(Study text):

────────

Comparing Metric Criteria

We could try using a third dimension to improve the fidelity of the visualization, because with more degrees of freedom, the fit should improve. We can also try a different criterion. Two other popular metric criteria are known as Sammon Mapping and squared stress ("sstress"). Each leads to a different solution, and one or the other might be more useful in visualizing the original dissimilarities.

Y2 = mdscale(dissimilarities,2, 'criterion','sammon');
distances2 = pdist(Y2);
Y3 = mdscale(dissimilarities,2, 'criterion','metricsstress');
distances3 = pdist(Y3);

A Shepard plot shows the differences in the three solutions so far.

plot(dissimilarities,distances1,'bo', ...
     dissimilarities,distances2,'r+', ...
     dissimilarities,distances3,'g^', ...
     [0 200],[0 200],'k--');
xlabel('Dissimilarities')
ylabel('Distances')
legend({'Stress', 'Sammon Mapping', 'Squared Stress'}, 'Location','NorthWest');

Notice that at the largest dissimilarity values, the scatter for the squared stress criterion tends to be closer to the 1:1 line than for the other two criteria. Thus, for these data, squared stress is somewhat better at preserving the largest dissimilarities, although it badly understates some of those. At smaller dissimilarity values, the scatter for the Sammon Mapping criterion tends to be somewhat closer to the 1:1 line than for the other two criteria. Thus, Sammon Mapping is a little better at preserving small dissimilarities. Stress is somewhere in between. All three criteria show a certain amount of nonlinearity, indicating that metric scaling may not be suitable. However, the choice of criterion depends on the goal of the visualization.

Nonmetric Scaling

Nonmetric scaling is a second form of MDS that has a slightly less ambitious goal than metric scaling. Instead of attempting to create a configuration of points for which the pairwise distances approximate the original dissimilarities, nonmetric MDS attempts only to approximate the ranks of the dissimilarities. Another way of saying this is that nonmetric MDS creates a configuration of points whose interpoint distances approximate a monotonic transformation of the original dissimilarities.

The practical use of such a construction is that large interpoint distances correspond to large dissimilarities, and small interpoint distances to small dissimilarities. This is often sufficient to convey the relationships among the items or categories being studied.

First, we'll create a configuration of points in 2D. Nonmetric scaling with Kruskal's nonmetric stress criterion is the default for mdscale.

[Y,stress,disparities] = mdscale(dissimilarities,2);
stress

stress = 0.1800

The second output of mdscale is the value of the criterion being used, as a measure of how well the solution recreates the dissimilarities. Smaller values indicate a better fit. The stress for this configuration, about 18%, is considered poor to fair for the nonmetric stress criterion. The ranges of acceptable criterion values differ for the different criteria.

────────

(Data):
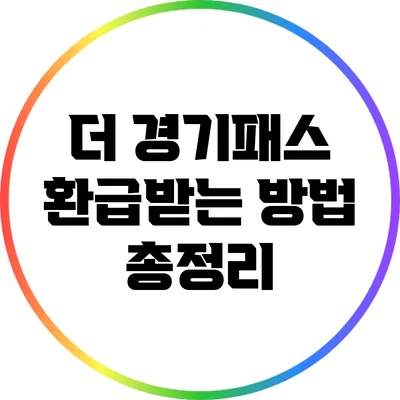 더 경기패스 환급받는 방법 총정리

────────

(Problem requirements): Reproduce, word for word, the passage of the multidimensional scaling text above that begins with the words containing "The second output" and ends with "the different criteria.".

(Answer):
The second output of mdscale is the value of the criterion being used, as a measure of how well the solution recreates the dissimilarities. Smaller values indicate a better fit. The stress for this configuration, about 18%, is considered poor to fair for the nonmetric stress criterion. The ranges of acceptable criterion values differ for the different criteria.